**AIM**: Please convert the lines into a two-column CSV with headers "prompt" and "reply": begin at the line that has "Taking a look" and stop after the last line. Give one row per line with its answer, put each in a single quoted field with line breaks changed to spaces, and leave out the pictures.

**INPUT MATERIAL**:

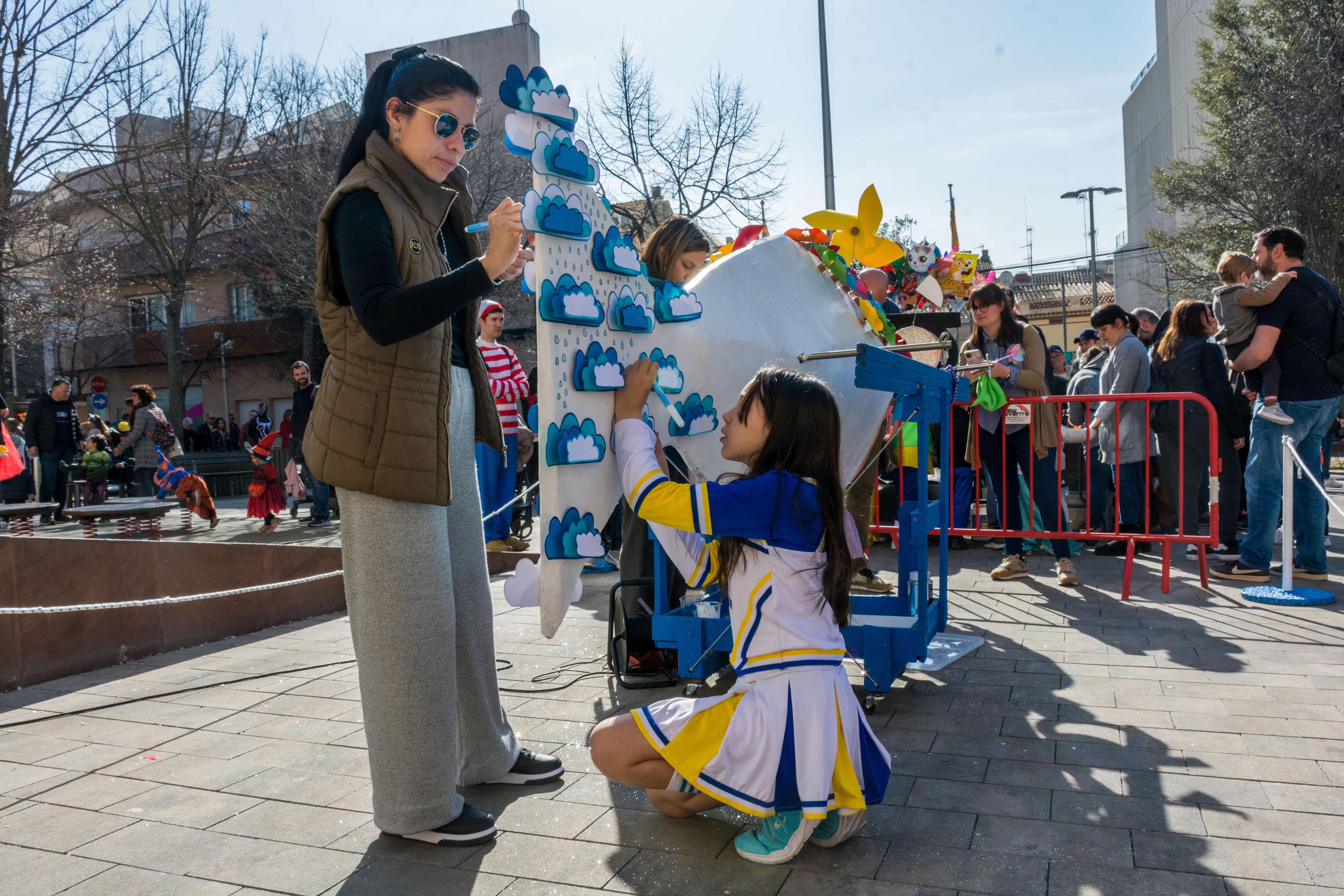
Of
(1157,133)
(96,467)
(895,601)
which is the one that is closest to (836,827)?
(895,601)

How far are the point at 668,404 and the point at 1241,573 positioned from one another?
475 cm

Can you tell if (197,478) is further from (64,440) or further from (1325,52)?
(1325,52)

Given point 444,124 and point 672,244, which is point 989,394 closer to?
point 672,244

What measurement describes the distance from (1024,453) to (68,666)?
558cm

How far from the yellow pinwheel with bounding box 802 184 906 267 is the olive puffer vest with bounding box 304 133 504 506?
2446mm

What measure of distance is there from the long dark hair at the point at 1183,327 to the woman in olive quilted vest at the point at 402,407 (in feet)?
19.7

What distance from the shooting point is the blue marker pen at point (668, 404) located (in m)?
2.86

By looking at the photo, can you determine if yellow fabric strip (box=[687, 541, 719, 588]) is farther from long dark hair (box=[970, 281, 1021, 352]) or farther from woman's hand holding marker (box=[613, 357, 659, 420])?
long dark hair (box=[970, 281, 1021, 352])

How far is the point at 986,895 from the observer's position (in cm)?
224

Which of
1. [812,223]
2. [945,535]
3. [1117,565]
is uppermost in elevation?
[812,223]

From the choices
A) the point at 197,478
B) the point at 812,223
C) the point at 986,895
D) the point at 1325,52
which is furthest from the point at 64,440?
the point at 1325,52

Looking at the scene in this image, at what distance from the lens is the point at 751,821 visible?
9.02ft

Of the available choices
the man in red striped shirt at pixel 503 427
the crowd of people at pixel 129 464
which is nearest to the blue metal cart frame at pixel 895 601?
the man in red striped shirt at pixel 503 427

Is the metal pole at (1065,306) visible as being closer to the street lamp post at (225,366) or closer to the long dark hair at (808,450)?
the street lamp post at (225,366)
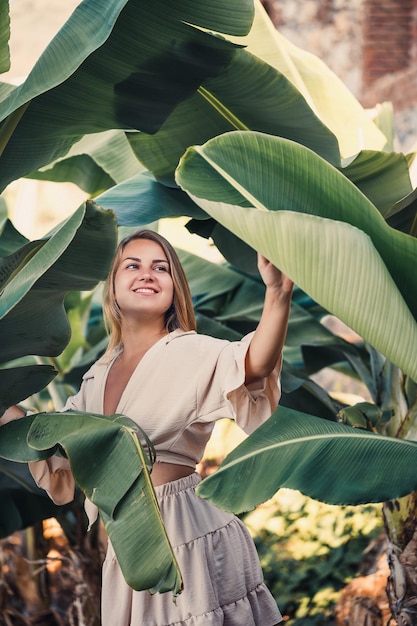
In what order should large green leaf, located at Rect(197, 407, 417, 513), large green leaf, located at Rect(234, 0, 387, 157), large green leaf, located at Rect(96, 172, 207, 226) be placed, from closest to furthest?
large green leaf, located at Rect(197, 407, 417, 513) → large green leaf, located at Rect(96, 172, 207, 226) → large green leaf, located at Rect(234, 0, 387, 157)

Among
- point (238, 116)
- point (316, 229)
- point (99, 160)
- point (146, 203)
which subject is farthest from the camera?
point (99, 160)

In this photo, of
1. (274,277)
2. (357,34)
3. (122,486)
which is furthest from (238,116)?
(357,34)

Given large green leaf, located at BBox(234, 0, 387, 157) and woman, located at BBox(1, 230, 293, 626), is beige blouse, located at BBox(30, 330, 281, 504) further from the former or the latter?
large green leaf, located at BBox(234, 0, 387, 157)

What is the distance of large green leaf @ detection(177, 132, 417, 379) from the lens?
5.55 feet

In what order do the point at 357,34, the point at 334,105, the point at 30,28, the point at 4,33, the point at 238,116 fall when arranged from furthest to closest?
1. the point at 30,28
2. the point at 357,34
3. the point at 334,105
4. the point at 238,116
5. the point at 4,33

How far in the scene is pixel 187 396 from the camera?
2.16m

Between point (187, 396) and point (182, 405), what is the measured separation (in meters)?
0.02

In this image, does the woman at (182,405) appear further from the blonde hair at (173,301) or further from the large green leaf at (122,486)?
the large green leaf at (122,486)

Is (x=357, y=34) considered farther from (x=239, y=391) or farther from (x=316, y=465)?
(x=316, y=465)

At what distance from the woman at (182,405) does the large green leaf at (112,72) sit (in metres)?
0.38

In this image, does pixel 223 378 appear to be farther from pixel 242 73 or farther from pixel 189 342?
pixel 242 73

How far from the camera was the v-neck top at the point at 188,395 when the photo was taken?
2.12 meters

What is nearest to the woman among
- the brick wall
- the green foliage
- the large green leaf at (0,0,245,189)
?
the large green leaf at (0,0,245,189)

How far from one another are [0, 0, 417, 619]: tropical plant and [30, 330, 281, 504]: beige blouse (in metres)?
0.12
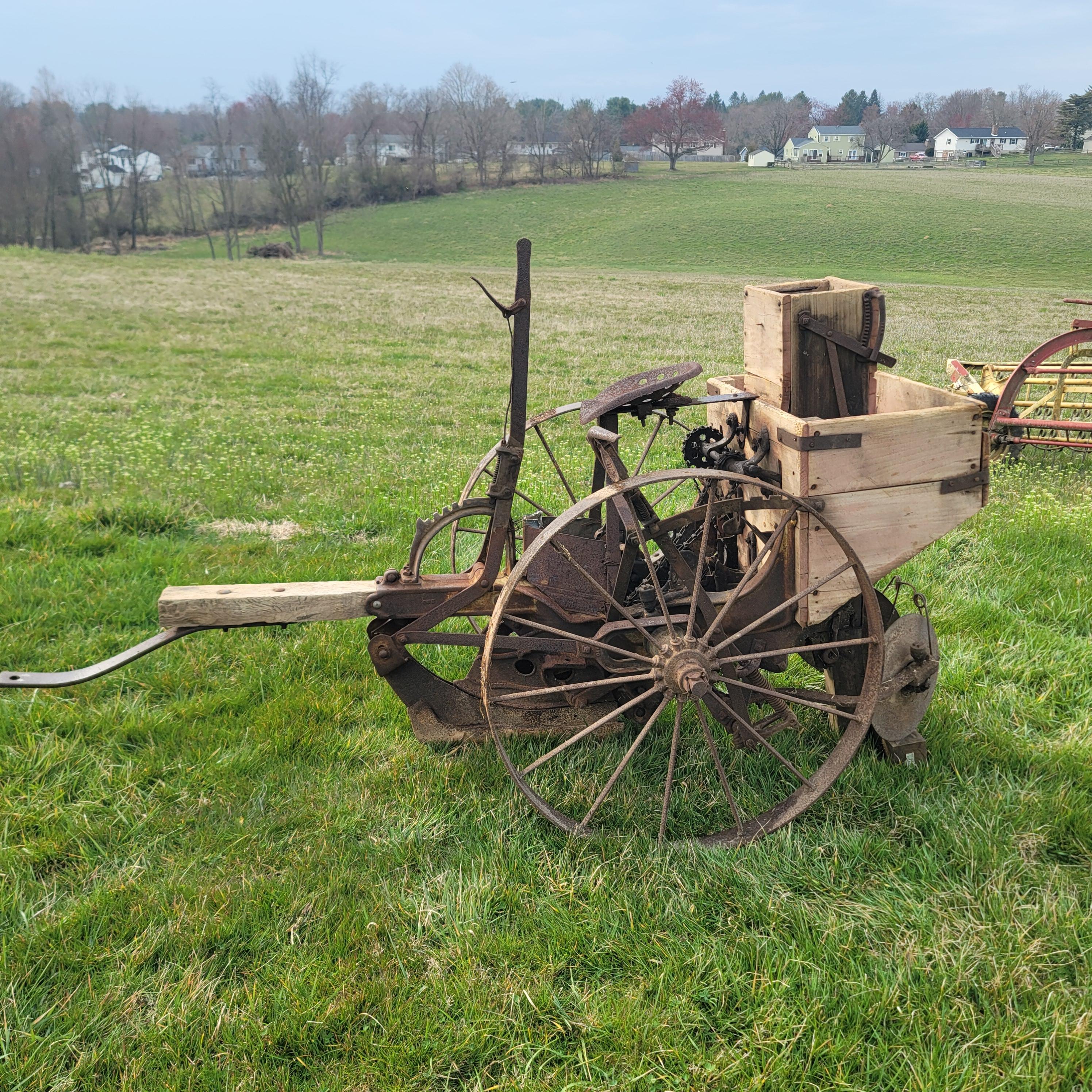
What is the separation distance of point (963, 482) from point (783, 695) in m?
1.04

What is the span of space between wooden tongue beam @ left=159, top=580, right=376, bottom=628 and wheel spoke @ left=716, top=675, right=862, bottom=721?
1.35m

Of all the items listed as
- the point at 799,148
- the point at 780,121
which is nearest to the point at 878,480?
the point at 780,121

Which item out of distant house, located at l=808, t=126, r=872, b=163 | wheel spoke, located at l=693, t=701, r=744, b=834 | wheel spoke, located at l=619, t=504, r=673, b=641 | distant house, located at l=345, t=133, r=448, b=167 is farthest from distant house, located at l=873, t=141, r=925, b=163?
wheel spoke, located at l=693, t=701, r=744, b=834

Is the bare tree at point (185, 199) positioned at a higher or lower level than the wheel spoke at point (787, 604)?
higher

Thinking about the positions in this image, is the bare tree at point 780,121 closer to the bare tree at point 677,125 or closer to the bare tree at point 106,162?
the bare tree at point 677,125

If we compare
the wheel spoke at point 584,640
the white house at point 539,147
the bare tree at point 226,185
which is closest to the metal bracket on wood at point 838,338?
the wheel spoke at point 584,640

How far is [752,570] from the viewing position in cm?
331

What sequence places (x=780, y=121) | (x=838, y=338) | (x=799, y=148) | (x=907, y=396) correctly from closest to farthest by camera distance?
(x=838, y=338)
(x=907, y=396)
(x=780, y=121)
(x=799, y=148)

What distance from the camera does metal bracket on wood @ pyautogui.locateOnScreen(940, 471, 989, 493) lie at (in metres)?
3.32

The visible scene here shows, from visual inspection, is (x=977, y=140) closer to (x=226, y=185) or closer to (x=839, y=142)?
(x=839, y=142)

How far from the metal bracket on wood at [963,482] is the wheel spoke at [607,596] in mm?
1215

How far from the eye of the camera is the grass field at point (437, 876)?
8.07ft

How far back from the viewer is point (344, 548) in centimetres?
600

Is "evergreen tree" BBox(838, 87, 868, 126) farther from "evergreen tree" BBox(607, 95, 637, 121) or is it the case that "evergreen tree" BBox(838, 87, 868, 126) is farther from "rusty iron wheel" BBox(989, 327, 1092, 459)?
"rusty iron wheel" BBox(989, 327, 1092, 459)
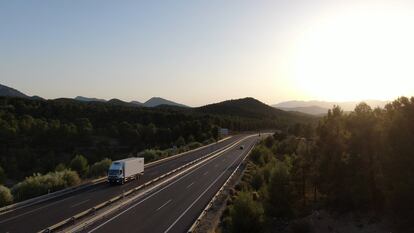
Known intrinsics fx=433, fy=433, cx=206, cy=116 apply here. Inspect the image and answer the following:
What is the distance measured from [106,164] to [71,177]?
10913 mm

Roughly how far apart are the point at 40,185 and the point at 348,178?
1016 inches

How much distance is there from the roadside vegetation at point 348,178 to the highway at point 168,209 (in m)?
2.91

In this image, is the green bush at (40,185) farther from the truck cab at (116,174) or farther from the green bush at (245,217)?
the green bush at (245,217)

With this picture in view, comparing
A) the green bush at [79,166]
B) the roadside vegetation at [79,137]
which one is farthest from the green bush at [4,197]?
the green bush at [79,166]

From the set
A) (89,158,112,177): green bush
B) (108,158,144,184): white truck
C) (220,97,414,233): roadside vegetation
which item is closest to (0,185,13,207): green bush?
(108,158,144,184): white truck

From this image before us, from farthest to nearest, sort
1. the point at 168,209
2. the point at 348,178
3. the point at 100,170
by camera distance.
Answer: the point at 100,170 < the point at 168,209 < the point at 348,178

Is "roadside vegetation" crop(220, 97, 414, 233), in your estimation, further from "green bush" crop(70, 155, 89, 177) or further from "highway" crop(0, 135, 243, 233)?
"green bush" crop(70, 155, 89, 177)

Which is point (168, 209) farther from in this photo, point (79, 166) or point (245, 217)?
point (79, 166)

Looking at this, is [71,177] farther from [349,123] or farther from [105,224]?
[349,123]

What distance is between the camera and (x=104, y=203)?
3250 cm

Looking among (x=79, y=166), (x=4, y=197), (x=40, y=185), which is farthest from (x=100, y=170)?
(x=4, y=197)

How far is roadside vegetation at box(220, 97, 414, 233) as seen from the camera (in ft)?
80.7

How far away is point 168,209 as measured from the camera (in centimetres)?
3231

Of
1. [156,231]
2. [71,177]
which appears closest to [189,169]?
[71,177]
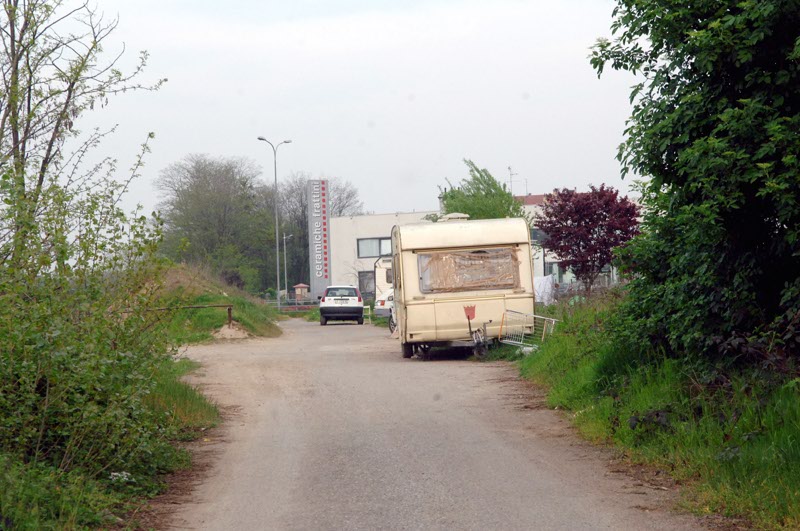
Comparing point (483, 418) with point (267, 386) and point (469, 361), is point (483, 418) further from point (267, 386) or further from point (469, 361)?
point (469, 361)

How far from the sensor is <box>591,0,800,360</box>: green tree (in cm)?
752

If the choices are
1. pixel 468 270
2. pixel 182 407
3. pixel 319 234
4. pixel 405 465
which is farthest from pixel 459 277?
pixel 319 234

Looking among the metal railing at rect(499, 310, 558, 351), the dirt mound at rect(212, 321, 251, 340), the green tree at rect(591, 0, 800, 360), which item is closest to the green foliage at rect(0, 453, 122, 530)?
the green tree at rect(591, 0, 800, 360)

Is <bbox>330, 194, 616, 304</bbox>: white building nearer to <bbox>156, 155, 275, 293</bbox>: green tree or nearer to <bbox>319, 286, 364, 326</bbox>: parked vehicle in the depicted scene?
<bbox>156, 155, 275, 293</bbox>: green tree

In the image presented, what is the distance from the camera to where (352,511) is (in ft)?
21.8

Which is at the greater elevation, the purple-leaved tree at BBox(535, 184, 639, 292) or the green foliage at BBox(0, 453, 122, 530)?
the purple-leaved tree at BBox(535, 184, 639, 292)

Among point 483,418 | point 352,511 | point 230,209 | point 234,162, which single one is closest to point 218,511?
point 352,511

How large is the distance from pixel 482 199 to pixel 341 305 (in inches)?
333

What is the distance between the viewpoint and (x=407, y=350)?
782 inches

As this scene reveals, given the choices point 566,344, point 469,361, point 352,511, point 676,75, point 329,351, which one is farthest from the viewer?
point 329,351

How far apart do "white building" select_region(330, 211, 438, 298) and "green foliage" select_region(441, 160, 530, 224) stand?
29997 millimetres

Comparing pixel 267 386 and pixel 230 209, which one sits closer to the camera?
pixel 267 386

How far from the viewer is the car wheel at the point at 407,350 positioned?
19.8 m

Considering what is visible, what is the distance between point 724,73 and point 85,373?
5.62m
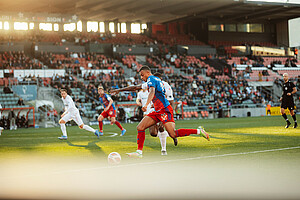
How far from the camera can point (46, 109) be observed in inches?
1229

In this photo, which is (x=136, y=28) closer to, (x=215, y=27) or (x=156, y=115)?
(x=215, y=27)

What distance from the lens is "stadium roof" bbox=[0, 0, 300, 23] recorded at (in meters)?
44.7

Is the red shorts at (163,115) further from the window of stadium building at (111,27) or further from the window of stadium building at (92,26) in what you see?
the window of stadium building at (111,27)

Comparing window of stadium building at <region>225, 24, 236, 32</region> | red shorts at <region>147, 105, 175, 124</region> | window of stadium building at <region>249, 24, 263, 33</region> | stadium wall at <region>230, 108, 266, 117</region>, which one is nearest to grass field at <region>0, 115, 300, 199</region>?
red shorts at <region>147, 105, 175, 124</region>

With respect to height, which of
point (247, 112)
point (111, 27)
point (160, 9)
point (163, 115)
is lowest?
point (247, 112)

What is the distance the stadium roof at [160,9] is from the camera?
4469 centimetres

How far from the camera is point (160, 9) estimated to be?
168 feet

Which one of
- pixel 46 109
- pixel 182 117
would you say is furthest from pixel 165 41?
pixel 46 109

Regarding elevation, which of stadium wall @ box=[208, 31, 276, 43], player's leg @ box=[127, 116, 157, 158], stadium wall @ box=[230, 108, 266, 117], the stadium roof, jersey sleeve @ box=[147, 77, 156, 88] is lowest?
stadium wall @ box=[230, 108, 266, 117]

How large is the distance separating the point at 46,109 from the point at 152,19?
30.3 m

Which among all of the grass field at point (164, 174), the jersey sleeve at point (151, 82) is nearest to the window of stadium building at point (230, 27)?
the grass field at point (164, 174)

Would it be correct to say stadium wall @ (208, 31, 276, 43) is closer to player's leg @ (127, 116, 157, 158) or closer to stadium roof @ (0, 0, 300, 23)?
stadium roof @ (0, 0, 300, 23)

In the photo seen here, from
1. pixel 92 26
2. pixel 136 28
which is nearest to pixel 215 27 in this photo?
pixel 136 28

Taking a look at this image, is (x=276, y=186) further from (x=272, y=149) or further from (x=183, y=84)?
(x=183, y=84)
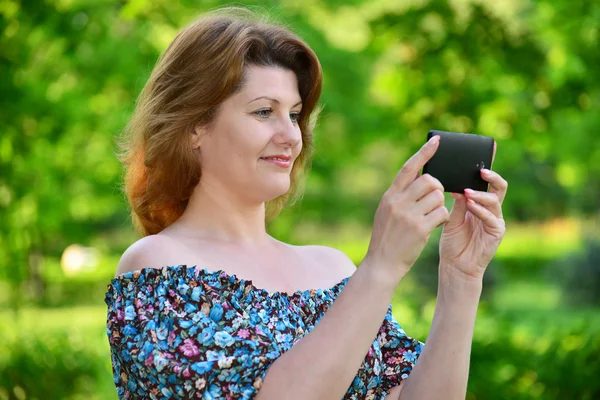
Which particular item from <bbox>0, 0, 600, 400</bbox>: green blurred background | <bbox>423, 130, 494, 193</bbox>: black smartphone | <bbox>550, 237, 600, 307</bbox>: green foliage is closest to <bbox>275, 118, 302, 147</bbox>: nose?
<bbox>423, 130, 494, 193</bbox>: black smartphone

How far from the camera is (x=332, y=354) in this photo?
73.3 inches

**WRITTEN REPLY**:
prompt,reply
"Taking a look at this image, is (x=276, y=186) further from (x=272, y=149) or further from (x=183, y=84)?","(x=183, y=84)"
"Which particular item from <bbox>0, 0, 600, 400</bbox>: green blurred background | <bbox>423, 130, 494, 193</bbox>: black smartphone | <bbox>550, 237, 600, 307</bbox>: green foliage is closest to <bbox>275, 118, 302, 147</bbox>: nose?","<bbox>423, 130, 494, 193</bbox>: black smartphone"
"How far from the camera is (x=332, y=354) in this photo?","73.3 inches"